Please repeat exactly the lines below from the one containing "[camera-trap image, curated labels]" down to the one containing "scientific name: Sciurus carolinensis", both included, and nothing else.

--*--

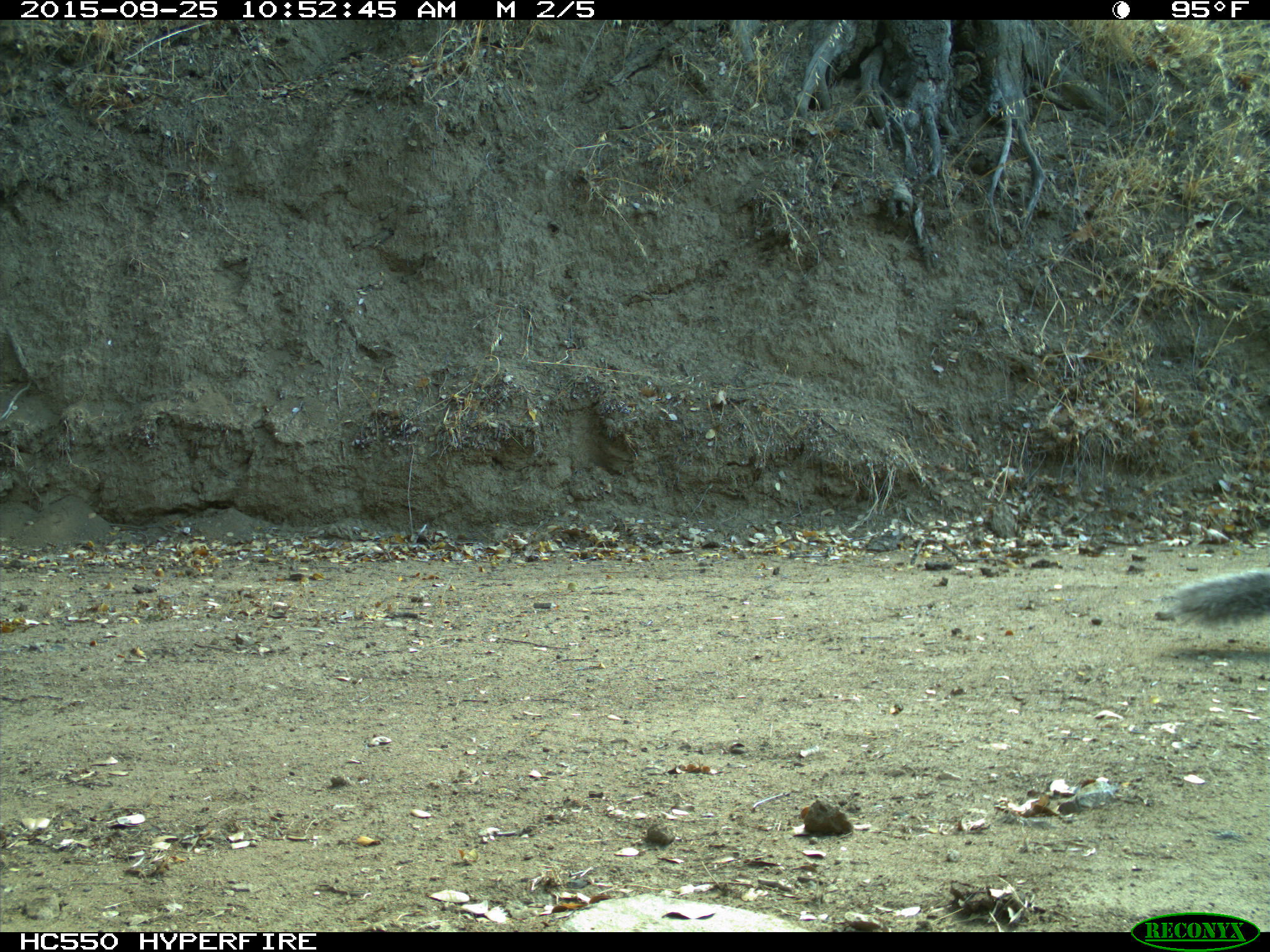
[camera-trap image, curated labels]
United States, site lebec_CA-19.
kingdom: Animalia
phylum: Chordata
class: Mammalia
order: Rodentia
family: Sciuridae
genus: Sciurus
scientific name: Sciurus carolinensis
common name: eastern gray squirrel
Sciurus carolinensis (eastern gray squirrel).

--*--

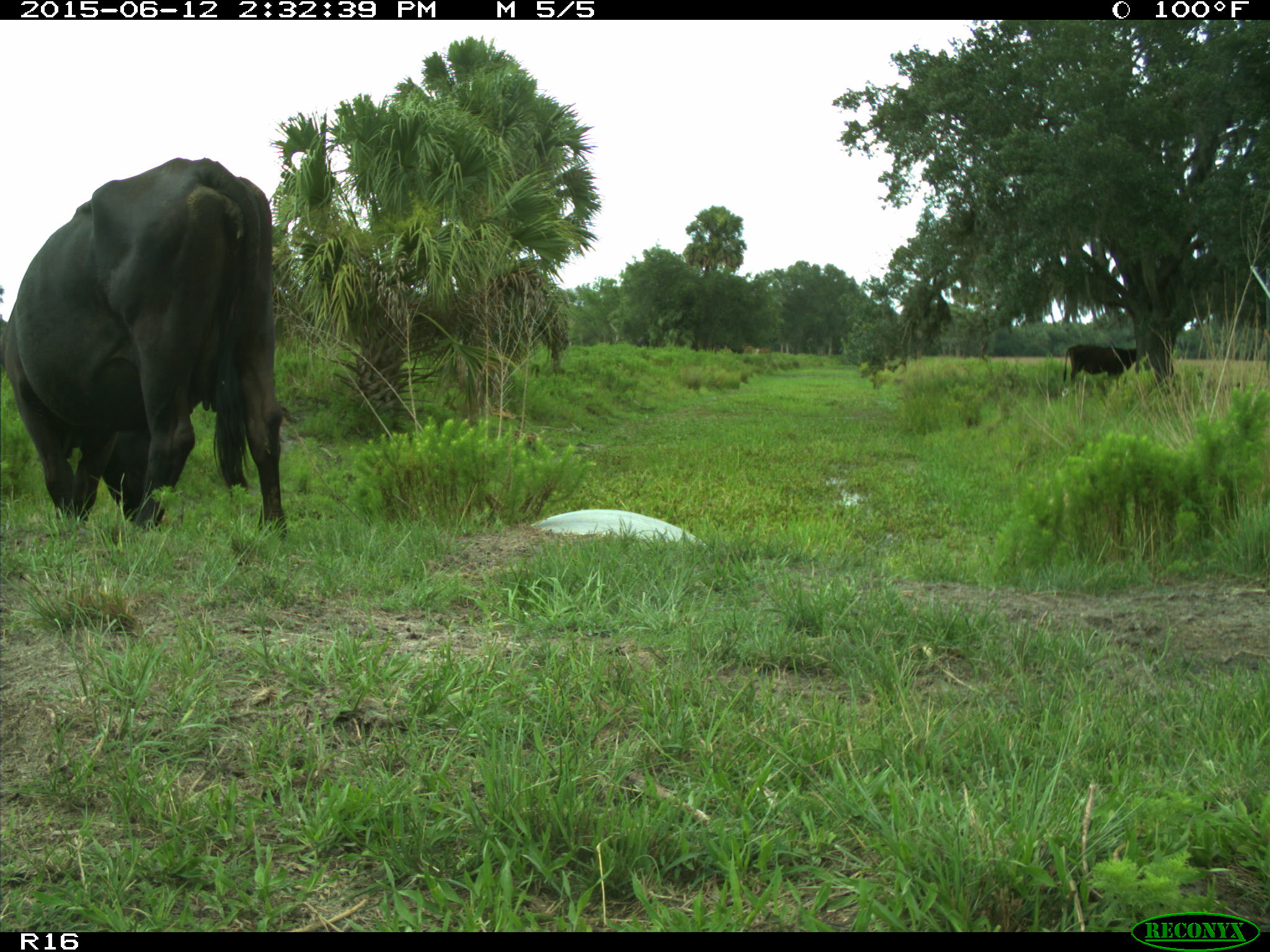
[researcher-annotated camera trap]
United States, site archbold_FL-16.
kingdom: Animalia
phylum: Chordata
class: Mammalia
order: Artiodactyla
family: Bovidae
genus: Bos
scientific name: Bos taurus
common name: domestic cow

--*--

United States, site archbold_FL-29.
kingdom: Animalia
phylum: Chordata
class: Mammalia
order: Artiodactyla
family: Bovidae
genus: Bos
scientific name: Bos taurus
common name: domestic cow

--*--

RESULT
[camera-trap image, curated labels]
United States, site lebec_CA-19.
kingdom: Animalia
phylum: Chordata
class: Mammalia
order: Rodentia
family: Sciuridae
genus: Sciurus
scientific name: Sciurus carolinensis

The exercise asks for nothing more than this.